Извлечённый текст.
Выбрать главу

Возможно, меня и не тронуло бы, не взволновало бы так слово «дикарь», если бы это писал человек враждебный, холодный, если бы не говорил он так проникновенно о моих предках, если бы не коснулся их сути, стараясь найти выход из бедственного положения, бросившись на борьбу с чиновничье-капиталистическими порядками, которые окончательно закабалили северян, если бы…

Дикарь… Это слово могло бы относиться и ко мне. Ведь речь идет о недавних временах. 1884 год. Носилов мог встретить моего деда, который прожил сто лет и который успел поведать мне сказки о старом времени, когда слова «остяк», «вогул», «дикарь» имели одинаковый смысл…

«Я — Человек… Значит, должен я думать: так называться даны ли права мне?!» — воскликнул я в стихах. Наверно, этот вопрос не риторичен и не случаен. И не так уж просто сломить сложившееся веками представление о «дикаре», о неполноценности северян, детей природы, которым якобы опасна цивилизация…

Песня, самоутверждающее слово писателей Севера в этом смысле имели свое определенное значение.

Предоставленные данные.
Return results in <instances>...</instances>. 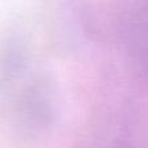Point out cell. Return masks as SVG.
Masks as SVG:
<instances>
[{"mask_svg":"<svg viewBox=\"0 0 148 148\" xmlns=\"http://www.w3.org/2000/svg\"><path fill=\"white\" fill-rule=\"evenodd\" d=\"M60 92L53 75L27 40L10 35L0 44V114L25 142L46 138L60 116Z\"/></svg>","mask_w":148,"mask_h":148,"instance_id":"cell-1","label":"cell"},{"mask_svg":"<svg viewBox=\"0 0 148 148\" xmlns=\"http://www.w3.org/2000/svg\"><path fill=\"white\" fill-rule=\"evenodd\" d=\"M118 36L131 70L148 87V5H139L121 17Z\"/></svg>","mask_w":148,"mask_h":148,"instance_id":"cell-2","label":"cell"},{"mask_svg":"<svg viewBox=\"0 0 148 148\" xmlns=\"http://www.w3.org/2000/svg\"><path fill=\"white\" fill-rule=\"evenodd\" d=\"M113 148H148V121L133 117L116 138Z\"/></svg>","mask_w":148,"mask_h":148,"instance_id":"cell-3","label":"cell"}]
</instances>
--
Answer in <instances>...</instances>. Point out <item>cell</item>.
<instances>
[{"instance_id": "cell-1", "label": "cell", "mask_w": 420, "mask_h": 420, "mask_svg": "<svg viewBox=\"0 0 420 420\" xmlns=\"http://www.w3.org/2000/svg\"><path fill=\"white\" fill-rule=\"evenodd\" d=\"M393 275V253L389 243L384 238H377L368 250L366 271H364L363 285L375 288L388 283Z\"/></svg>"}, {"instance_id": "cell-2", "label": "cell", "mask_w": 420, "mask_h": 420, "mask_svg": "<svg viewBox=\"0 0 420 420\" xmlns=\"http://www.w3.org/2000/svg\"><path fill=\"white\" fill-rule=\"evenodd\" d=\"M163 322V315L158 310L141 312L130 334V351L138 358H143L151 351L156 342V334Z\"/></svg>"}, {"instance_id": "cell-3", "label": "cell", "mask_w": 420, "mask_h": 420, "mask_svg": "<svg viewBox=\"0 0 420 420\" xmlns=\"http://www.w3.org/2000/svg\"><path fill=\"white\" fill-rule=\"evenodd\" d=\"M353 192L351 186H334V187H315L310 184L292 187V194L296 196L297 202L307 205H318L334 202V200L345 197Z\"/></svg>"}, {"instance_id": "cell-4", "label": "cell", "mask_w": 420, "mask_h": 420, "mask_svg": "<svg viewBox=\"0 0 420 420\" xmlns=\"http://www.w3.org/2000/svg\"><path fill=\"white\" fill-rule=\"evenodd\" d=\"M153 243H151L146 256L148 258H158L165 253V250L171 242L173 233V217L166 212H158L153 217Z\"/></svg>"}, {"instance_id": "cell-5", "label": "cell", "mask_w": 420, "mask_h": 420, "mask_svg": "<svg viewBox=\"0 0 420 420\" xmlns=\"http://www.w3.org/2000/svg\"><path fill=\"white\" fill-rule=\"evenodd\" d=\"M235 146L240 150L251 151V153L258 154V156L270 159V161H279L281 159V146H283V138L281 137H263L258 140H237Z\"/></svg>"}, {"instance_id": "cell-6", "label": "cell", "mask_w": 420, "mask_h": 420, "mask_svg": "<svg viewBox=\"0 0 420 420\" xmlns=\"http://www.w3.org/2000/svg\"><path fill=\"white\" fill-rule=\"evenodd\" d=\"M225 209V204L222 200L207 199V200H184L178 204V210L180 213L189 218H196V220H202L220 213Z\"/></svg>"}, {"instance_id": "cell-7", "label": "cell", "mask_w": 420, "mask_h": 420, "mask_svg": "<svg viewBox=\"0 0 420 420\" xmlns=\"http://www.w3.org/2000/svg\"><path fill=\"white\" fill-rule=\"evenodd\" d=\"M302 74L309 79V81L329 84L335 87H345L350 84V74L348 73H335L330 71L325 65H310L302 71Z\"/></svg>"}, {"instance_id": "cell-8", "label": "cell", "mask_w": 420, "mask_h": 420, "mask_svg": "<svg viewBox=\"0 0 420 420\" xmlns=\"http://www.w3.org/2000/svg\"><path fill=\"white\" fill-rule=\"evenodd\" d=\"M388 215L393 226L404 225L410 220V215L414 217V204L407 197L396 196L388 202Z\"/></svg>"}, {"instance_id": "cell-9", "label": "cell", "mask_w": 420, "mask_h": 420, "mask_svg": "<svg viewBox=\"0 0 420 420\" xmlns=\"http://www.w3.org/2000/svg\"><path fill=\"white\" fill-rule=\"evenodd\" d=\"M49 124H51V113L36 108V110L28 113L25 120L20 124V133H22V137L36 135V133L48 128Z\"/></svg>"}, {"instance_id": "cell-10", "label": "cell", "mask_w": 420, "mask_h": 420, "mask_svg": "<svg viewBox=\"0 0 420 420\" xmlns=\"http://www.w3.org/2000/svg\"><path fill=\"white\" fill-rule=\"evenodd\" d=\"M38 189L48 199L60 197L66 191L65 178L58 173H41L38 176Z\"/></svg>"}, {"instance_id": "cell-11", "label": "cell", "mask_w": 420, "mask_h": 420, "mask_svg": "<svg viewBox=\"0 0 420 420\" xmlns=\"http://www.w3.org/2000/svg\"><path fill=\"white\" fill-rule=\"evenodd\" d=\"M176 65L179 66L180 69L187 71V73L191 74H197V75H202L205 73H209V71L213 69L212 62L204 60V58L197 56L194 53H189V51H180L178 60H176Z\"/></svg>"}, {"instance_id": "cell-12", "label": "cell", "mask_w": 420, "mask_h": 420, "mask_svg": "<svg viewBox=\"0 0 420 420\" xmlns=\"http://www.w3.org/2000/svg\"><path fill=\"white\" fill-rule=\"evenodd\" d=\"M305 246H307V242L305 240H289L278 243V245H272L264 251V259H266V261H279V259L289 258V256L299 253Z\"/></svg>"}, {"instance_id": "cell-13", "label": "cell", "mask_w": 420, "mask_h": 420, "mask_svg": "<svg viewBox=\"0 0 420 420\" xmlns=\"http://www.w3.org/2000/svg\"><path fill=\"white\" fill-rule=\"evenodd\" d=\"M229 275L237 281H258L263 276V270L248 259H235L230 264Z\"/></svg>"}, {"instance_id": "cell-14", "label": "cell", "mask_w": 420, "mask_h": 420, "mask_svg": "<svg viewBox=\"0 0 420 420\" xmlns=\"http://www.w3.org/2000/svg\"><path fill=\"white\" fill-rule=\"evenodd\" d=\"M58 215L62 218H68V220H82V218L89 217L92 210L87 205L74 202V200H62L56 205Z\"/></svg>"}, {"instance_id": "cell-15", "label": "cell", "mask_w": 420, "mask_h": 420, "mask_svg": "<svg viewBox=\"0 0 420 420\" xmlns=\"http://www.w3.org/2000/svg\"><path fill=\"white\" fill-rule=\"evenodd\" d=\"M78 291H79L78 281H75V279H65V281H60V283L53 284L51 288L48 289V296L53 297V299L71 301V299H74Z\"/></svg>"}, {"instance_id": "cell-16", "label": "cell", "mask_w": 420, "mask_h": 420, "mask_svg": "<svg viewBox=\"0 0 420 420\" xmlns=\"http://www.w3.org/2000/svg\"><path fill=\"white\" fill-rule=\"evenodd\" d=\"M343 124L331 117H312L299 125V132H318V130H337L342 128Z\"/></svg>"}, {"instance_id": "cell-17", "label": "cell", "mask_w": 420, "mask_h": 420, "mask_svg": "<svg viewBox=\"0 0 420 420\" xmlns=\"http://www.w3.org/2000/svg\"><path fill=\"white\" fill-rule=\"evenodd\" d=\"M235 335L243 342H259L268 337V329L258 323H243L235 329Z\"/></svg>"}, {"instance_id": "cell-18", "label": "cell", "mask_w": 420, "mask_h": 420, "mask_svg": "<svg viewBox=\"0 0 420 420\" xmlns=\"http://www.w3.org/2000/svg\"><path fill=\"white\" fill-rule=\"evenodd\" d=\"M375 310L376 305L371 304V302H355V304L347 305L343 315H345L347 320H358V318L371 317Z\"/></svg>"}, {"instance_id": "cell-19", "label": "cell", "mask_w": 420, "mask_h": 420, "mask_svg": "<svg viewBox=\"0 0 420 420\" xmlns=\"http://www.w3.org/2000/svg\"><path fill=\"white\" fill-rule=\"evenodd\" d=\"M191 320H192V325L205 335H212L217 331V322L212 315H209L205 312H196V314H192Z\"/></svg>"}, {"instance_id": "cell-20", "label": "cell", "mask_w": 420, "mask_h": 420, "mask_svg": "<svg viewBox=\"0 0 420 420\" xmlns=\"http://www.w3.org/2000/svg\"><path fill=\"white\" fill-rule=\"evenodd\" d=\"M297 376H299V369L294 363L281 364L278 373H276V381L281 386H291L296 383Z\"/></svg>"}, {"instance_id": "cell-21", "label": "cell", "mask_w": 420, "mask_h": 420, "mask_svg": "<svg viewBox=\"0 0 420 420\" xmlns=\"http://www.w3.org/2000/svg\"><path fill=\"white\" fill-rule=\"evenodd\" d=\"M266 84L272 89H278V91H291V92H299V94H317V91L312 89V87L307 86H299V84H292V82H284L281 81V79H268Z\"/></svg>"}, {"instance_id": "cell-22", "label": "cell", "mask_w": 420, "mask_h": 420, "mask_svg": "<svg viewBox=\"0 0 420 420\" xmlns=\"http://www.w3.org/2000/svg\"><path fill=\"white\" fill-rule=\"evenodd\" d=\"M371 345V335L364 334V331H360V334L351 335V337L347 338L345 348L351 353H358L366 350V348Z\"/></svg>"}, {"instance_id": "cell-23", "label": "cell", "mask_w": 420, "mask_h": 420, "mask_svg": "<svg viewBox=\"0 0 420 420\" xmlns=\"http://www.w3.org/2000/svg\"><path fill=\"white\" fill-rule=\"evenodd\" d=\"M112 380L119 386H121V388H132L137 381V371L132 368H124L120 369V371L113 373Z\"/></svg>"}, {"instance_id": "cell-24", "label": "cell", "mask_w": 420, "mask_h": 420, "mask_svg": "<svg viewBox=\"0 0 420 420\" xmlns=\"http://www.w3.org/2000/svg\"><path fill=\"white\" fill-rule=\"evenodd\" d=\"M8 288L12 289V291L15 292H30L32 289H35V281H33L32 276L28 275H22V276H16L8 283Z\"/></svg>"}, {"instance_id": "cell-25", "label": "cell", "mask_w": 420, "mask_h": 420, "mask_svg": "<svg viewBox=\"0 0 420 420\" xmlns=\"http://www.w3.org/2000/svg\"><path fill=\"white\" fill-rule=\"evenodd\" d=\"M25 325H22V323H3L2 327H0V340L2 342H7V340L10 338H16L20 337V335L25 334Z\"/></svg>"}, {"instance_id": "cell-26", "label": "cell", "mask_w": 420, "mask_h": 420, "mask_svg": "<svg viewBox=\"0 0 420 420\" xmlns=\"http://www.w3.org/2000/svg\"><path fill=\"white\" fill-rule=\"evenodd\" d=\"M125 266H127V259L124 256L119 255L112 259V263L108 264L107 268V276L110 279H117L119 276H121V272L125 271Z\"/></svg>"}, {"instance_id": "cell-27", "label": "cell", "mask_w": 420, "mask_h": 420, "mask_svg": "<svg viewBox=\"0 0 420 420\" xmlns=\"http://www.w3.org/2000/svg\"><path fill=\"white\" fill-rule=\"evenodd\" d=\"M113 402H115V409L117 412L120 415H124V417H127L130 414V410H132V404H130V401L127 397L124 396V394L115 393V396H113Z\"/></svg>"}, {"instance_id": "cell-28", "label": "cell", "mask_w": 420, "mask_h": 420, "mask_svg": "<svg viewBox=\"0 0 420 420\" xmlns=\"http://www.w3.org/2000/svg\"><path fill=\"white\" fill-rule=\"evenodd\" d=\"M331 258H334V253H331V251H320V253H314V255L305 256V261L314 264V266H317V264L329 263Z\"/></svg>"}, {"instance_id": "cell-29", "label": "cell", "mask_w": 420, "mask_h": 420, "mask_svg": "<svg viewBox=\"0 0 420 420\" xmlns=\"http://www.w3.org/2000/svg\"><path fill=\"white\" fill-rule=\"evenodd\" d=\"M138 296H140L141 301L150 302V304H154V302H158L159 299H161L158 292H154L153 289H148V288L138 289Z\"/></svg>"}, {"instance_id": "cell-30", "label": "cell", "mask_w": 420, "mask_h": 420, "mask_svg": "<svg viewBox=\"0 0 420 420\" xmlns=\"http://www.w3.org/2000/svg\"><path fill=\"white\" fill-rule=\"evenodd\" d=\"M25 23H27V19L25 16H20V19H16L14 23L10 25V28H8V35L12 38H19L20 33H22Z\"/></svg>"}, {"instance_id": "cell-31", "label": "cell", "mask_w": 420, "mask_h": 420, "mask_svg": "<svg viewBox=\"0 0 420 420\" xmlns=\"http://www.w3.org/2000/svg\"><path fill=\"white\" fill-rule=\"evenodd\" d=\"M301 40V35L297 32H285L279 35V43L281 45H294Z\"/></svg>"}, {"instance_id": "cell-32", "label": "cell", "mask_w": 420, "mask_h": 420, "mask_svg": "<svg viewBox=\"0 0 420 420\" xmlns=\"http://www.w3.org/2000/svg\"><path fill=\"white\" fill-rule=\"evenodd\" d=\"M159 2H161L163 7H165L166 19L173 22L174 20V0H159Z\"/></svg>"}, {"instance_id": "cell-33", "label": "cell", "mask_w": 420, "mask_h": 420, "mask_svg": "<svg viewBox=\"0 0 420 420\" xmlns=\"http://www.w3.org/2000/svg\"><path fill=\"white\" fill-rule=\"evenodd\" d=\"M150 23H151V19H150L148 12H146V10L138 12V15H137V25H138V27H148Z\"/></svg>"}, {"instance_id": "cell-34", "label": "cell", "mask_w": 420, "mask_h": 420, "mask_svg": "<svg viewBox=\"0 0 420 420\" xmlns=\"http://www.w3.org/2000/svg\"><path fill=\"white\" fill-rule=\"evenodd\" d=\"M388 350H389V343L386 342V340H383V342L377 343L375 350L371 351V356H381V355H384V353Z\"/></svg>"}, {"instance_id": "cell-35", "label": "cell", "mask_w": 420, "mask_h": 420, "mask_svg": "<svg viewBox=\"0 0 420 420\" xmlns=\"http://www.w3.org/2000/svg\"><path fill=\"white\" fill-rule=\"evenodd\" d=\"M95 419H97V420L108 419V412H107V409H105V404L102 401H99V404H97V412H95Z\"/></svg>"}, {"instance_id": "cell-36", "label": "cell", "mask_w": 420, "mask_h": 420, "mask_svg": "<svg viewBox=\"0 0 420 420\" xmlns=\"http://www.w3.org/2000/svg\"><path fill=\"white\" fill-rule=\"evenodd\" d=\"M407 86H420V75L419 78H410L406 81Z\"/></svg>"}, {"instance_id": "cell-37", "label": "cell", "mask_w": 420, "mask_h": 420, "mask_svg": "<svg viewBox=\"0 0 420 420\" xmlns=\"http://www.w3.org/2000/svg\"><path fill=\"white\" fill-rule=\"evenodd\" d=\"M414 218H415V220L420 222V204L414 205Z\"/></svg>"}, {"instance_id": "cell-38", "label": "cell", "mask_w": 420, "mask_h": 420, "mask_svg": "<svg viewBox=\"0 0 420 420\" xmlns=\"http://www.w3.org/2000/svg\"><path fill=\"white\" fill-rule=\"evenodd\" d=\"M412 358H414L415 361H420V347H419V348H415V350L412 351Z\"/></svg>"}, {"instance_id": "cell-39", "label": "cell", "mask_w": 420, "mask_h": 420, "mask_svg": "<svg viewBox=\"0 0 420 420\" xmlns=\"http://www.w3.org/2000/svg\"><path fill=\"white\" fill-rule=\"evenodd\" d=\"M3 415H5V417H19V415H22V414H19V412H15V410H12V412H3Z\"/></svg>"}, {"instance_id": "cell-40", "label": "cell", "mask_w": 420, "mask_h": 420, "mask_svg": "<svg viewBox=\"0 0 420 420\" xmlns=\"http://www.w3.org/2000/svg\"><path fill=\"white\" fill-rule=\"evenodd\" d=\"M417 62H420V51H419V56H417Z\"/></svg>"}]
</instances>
==
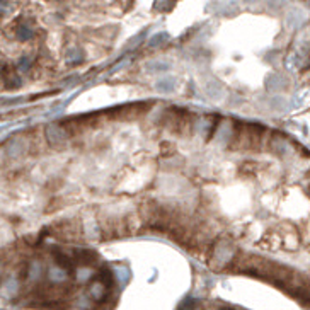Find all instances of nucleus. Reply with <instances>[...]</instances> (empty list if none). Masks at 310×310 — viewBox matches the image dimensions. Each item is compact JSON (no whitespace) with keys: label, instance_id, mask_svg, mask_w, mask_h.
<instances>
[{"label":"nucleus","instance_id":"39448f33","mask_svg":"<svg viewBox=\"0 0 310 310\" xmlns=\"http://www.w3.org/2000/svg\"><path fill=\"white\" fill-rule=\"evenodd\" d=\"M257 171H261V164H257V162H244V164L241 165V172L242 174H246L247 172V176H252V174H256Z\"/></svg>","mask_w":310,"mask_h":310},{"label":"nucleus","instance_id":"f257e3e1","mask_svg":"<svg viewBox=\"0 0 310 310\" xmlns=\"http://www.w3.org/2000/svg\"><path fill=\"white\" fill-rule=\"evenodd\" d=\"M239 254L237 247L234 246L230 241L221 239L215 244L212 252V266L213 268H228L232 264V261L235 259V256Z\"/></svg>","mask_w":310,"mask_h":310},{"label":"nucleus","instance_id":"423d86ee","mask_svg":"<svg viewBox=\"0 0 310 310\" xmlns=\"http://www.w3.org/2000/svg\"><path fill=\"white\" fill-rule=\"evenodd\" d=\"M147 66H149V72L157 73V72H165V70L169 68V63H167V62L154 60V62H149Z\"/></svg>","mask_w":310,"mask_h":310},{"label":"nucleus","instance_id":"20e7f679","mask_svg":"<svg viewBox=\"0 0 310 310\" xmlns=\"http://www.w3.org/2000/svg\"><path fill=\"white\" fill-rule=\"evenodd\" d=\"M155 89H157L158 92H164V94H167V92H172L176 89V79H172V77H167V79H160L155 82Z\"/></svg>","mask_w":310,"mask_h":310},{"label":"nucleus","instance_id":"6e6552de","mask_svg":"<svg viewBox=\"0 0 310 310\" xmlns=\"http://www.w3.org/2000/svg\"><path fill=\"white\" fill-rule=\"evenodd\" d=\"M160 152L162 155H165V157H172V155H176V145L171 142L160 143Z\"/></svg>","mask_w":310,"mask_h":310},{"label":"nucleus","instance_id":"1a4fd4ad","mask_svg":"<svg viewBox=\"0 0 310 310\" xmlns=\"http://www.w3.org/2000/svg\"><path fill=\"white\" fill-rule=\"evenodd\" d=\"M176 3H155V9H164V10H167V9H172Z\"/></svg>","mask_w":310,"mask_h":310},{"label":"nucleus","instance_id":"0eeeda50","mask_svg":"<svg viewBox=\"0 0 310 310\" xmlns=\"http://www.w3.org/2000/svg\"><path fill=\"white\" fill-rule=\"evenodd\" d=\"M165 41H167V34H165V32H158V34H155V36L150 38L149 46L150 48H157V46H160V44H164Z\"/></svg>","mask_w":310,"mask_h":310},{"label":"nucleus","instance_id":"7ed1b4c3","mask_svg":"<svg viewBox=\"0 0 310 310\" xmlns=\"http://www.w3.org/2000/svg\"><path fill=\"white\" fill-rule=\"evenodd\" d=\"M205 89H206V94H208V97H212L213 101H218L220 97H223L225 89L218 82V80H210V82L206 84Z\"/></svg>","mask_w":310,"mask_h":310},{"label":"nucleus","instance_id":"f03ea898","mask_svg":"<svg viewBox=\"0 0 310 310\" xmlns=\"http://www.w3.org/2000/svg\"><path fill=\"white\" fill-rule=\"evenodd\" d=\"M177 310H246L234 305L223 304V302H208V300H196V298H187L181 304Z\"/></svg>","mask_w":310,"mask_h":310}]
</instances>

Ваши задания.
1. Какие слова, согласно отрывку о слове «дикарь», в старое время имели одинаковый смысл?
2. Продолжите отрывок о слове «дикарь», начав сразу после его последней фразы.
Данные никак не связаны с отрывком о слове «дикарь».

Ответы к заданиям.
1. «Остяк», «вогул», «дикарь».

2.
И прежде, чем произнести: «Я — человек. Перед именем этим быть мне пожизненно в строгом ответе!» — прежде, чем произнести это, нужен был большой самоанализ — от древних ощущений близости с природой (медведем, кедром, лягушкой, водой, лебедем, землей, небом) до гордости чувствовать себя гражданином Страны Советов…

И когда я пел про синий ветер каслания, я думал не столько о цвете ветра и игре звуков под копытами оленей, сколько о жизни с ее запахами и красками, о ее вечном ритмичном движении. Задача моя была скромной: донести до слуха читателя древнюю музыку моего Севера, поведать о белой тайге, где бродит жизнь рядом со сказкой.

Этой сказкой, может быть, дышали когда-то все народы… Я ею дышал еще вчера. Вот я иду по зимнему лесу. Один иду. А мне кажется, что я не один в тайге. Вот добрым духом смотрит на меня медведь. А где-то рядом меня подкарауливает и злой дух. Он может на меня науськать своих покорных слуг — зубастых зверей.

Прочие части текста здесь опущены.